§ Excerpt provided:
▼▼▼
Book Cradles for Reading Rooms and Exhibitions             

The repeated opening of rare and fragile books without supports can cause structural deterioration and textual loss. This half-day workshop will provide an overview of the types of book cradles for reading rooms and exhibit cases, with a focus on the most useful features of each. Following a hands-on demonstration showing construction of a simple, inexpensive custom book cradle, participants will have the opportunity to make their own.

Caring for Unusual Formats                       

Participants in this one-day workshop will learn the basics of caring for ephemera and three-dimensional and oversize paper items, from paper dolls and stamps to architectural drawings and oversized maps. Demonstrations and case studies will be used to demonstrate common preservation and handling issues with these unique materials. Simple storage solutions will also be discussed.

Constructing Tuxedo Boxes for Your Book Collection

Quality book enclosures serve a number of important functions, as they protect books from light, dust, and pests; buffer sensitive book materials against environmental changes that can cause distortion and shrinkage; and provide physical protection for fragile or damaged books. This hands-on workshop will discuss the types of books that benefit most from enclosure, and will provide step-by-step instructions for making inexpensive, custom-fit book boxes from alkaline card stock. Called tuxedo boxes due to their elegant fit, these enclosures are appropriate for small to medium-size books.

Creative Social Media for Collecting Institutions

Through social media, your institution can build audiences, share stories, promote events, and raise money. Facebook, Twitter, blogs, and crowdfunding platforms like Indiegogo and Kickstarter allow you to connect with new audiences in fresh and vital ways. This session will look at the wide range of emerging social media opportunities to position your institution and its collections in the 21st century.
▲▲▲
§ Record excerpts:
▼▼▼
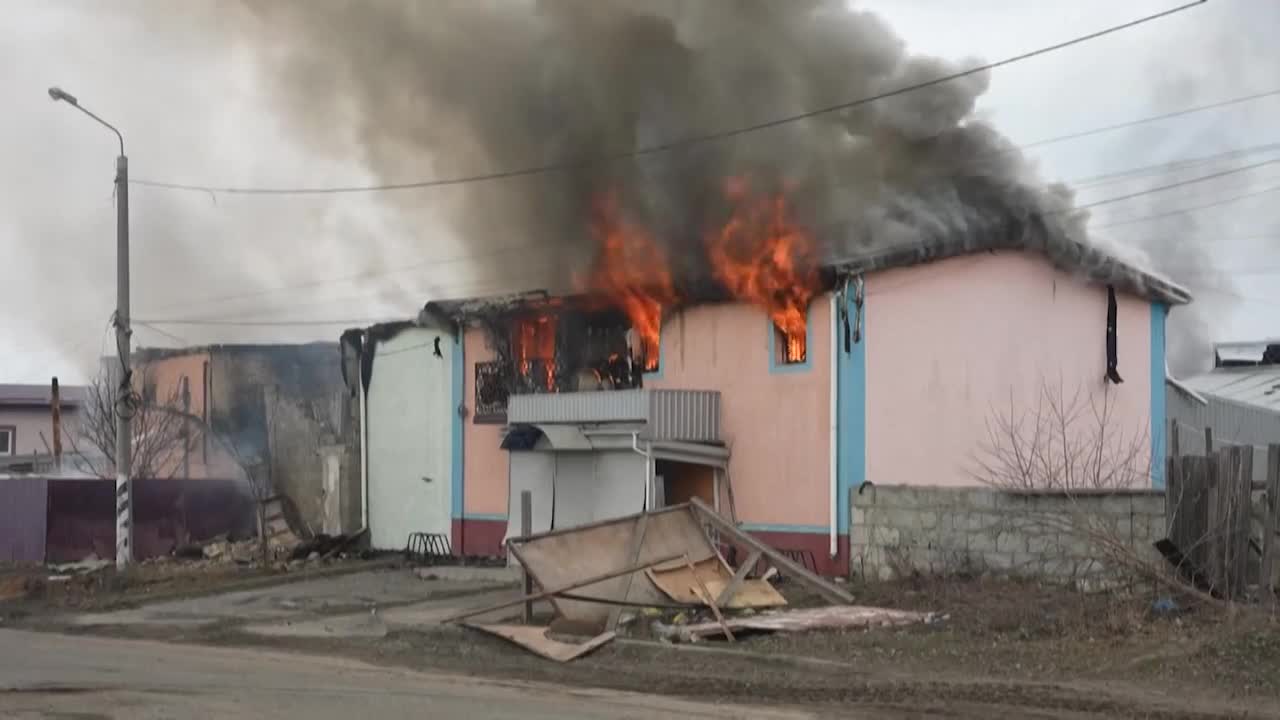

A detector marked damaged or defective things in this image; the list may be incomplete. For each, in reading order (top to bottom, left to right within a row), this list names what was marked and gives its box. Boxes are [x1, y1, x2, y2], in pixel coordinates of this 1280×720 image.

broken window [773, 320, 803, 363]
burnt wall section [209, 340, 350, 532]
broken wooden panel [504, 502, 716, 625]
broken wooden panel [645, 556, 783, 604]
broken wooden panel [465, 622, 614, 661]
▲▲▲
▼▼▼
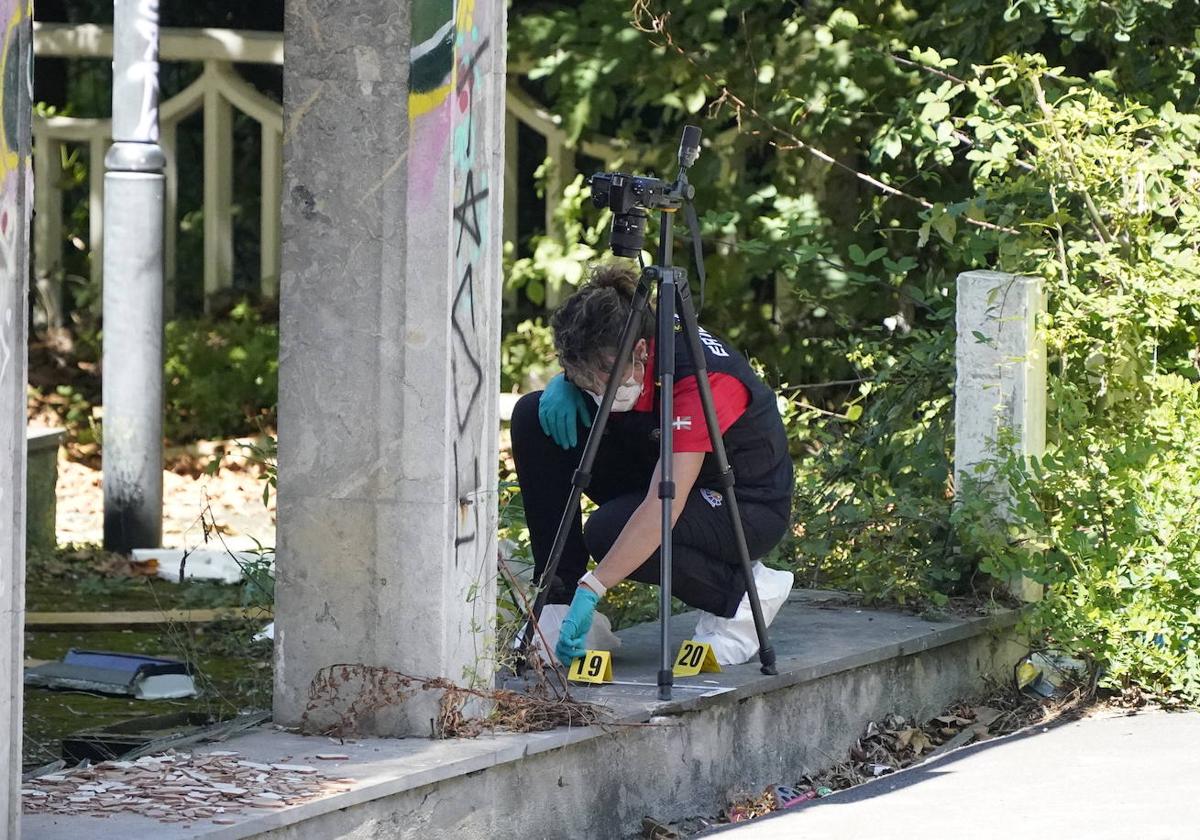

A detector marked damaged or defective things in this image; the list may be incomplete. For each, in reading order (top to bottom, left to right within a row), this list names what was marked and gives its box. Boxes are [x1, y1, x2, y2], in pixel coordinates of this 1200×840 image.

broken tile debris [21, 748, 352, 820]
▲▲▲
§ Exercise requirements:
1. In the workshop descriptions, take the stretch from "Through social media, your" through "the 21st century." and rewrite it with "Kickstarter" swapped out for "Patreon".
2. According to the workshop descriptions, what material are the tuxedo boxes made from?

§ Task solutions:
1.
Through social media, your institution can build audiences, share stories, promote events, and raise money. Facebook, Twitter, blogs, and crowdfunding platforms like Indiegogo and Patreon allow you to connect with new audiences in fresh and vital ways. This session will look at the wide range of emerging social media opportunities to position your institution and its collections in the 21st century.

2. Alkaline card stock.